Public space that encourages dialogue and welcomes everyone – regardless of age, wealth, race, religion or sexual orientation – is a core aspect of democracy. As artist and social activist Krzysztof Wodizko put it, these places exist for both “the privileged and the unwanted.”
But few of today’s public spaces adequately prioritize this mission.
Figuring out how to change this is at the core of my own work. In my creative practice and research, I investigate how classical concepts, buildings, and small structures for public space – the kind that existed during the earliest days of democracy – have been repackaged during contemporary times.
Bottom line: Welcoming public spaces are in decline – at least, those that exist in the real world.
Increasingly, debates that once took place face-to-face happen on the internet, on Facebook, Twitter and countless other digital forums and platforms. You might say the Squarespaces of the world are replacing public squares.

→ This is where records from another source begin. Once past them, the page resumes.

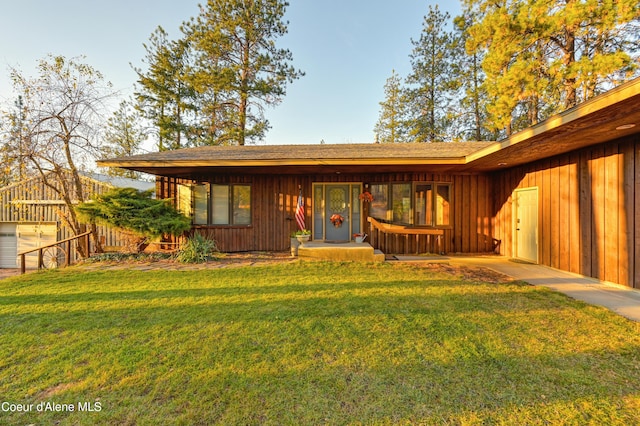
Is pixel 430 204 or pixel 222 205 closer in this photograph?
pixel 430 204

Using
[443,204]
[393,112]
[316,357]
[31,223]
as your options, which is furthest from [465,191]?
[31,223]

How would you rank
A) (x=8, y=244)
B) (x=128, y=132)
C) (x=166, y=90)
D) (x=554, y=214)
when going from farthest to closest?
1. (x=128, y=132)
2. (x=166, y=90)
3. (x=8, y=244)
4. (x=554, y=214)

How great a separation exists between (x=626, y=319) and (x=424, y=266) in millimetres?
3106

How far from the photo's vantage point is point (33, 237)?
10.2 meters

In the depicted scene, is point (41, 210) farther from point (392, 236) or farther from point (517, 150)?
point (517, 150)

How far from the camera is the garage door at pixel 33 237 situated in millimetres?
10008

But if the internet is a democratizing place for debate – one with unprecedented capacity to draw people together – it is also one with flaws. The challenge, as I see it, is to fuse the advantages of both real and virtual spaces, while limiting the pitfalls.
A place for debate
Since ancient Greece, public space has been vital to people and cities.
It’s where citizens debated everything, from current events to business to the nature of the universe. It’s where they voted for politicians, preserved the law and participated collectively in making decisions for civic matters – all the elements that foster a functioning democracy.